Rachid RAHA, président de l’Assemblée Mondiale Amazighe, offre une conférence intitulée :

Pourquoi le Royaume du Maroc craint l’enseignement de la langue amazighe?

Le mardi 21 février 2023/2973 à l’activité de l’association «AZAR» à Las Palmas des Îles Canaries.

Et le vendredi 24 février à Düsseldorf en Allemagne.

Par: Rachid RAHA*

Introduction :

Le royaume du Maroc a entrepris l’enseignement de la langue amazighe en 2003 et avec la création de l’Institut Royal de la Culture Amazighe (IRCAM) il avait prévu que sa généralisation à l’enseignement primaire aurait dû être atteint en 2008. Vingt ans après son introduction à l’école publique, la langue amazighe devait être généralisée même au secondaire, aux 7 502 229 d’élèves, mais malheureusement, son enseignement n’arrive même pas à couvrir un demi-million d’élèves sur les 4 552 752, même pas 11%. Pire, elle est totalement exclue de l’éducation du préscolaire !.

Pourquoi cet incompréhensible blocage institutionnel de la part des différents ministres de l’éducation nationale, alors que la langue amazighe est une langue co-officielle, reconnue dans la constitution depuis une douzaine d’années?.

Dans cet exposé, rédigé à l’occasion de la Journée internationale de la langue maternelle, je vais essayer d’avancer quelques raisons sans être exhaustive dans ma modeste analyse.

La motivation des écolier-e-s :

La première raison, c’est la motivation exprimée par les enfants, qu’ils soient amazighophones ou arabophones, aux cours dispensées sur la langue amazighe.

A notre époque, pour apprendre la langue arabe, imposée par la politique de l’arabisation idéologique de l’école à partir des années soixante-dix, il fallait se baser sur la peur. On utilisait le bâton, les gifles, la violence symbolique, … bref tous les moyens d’intimidation et de la répression pour apprendre obligatoirement la langue arabe classique, et avec, les versets du Coran !

Par contre, en 2003, et précédemment en 2002 au sein des écoles communautaires de la Fondation BMCE, les élèves avaient montré une attitude inattendue et une motivation inouïe, ainsi qu’une soif d’apprendre l’amazighe avec laquelle ils interagissaient avec leurs professeurs ! Ces derniers fournissaient des efforts personnels du fait qu’ils ne disposaient même pas de manuels pédagogiques. Ces élèves, pour la première fois dans l’histoire de l’école marocaine, précoloniale et postcoloniale, apprenaient une langue par amour, par la volonté et la joie !.
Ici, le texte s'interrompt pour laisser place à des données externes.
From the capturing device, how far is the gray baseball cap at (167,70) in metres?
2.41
Le choix de la graphie « Tifinagh » et la facilité de sa lecture et écriture :

Il faut se rappeler que les forces partisanes conservatrices ont fait tout leur possible pour imposer l’enseignement de la langue amazighe en graphie dite « arabe » alors qu’elle est d’origine araméenne, au lieu de sa propre graphie qu’est le tifinagh. Une large bataille idéologique s’est déclenchée ente les partisans du parti de l’Istiqlal et du parti islamiste PJD et les militants du Mouvement Amazigh dont certains de ces derniers préféraient les caractères latins. Cet affrontements est tranché par l’adoption de la graphie TIFINAGH au sein du Conseil d’Administration de l’IRCAM et qui s’est publié dans le bulletin officiel depuis maintenant vingt ans (le 10 février 2003). Et à propos de ce pertinent choix de la graphie tifinagh que l’Académie Berbère de Paris avait le courage de diffuser clandestinement , feu Mouloud Mammeri disait :
« Le principe est une question de simple bon sens : le berbère doit s’écrire en berbère, c’est-à-dire en Tifinagh aménagés ». Dans ce sens, notre amazighologue marocain Mohamed Chafik ajoute que les Amazighs : « veulent pour cela cultiver ce qu’ils ont de foncièrement spécifique : leur langue. Ils veulent la développer, la moderniser, et la transmettre à leurs enfants ; c’est en elle qu’ils communient avec l’être. Et qu’on ne s’y trompe pas ! Leur langue a une valeur intrinsèque indéniable ; aussi est-elle encore en vie, et nulle autre qu’elle ne connaît mieux Tamazgha, son berceau. Elle a son alphabet, tifinagh, dont la “survivance… est d’autant plus émouvante qu’il s’agit d’une écriture fort ancienne, et dont les origines plongent dans la protohistoire” (Camps, p. 276). Totalement modernisé, cet alphabet n’a rien à envier à l’alphabet latin lui-même. Il matérialise admirablement l’identité culturelle des Imazighen, et reflète quelque part leur tempérament. C’est la volonté de défendre jusqu’au bout cet héritage, conjuguée à l’indignation provoquée par de grossières falsifications de l’histoire, qui explique la vigueur du sursaut identitaire berbère »(1).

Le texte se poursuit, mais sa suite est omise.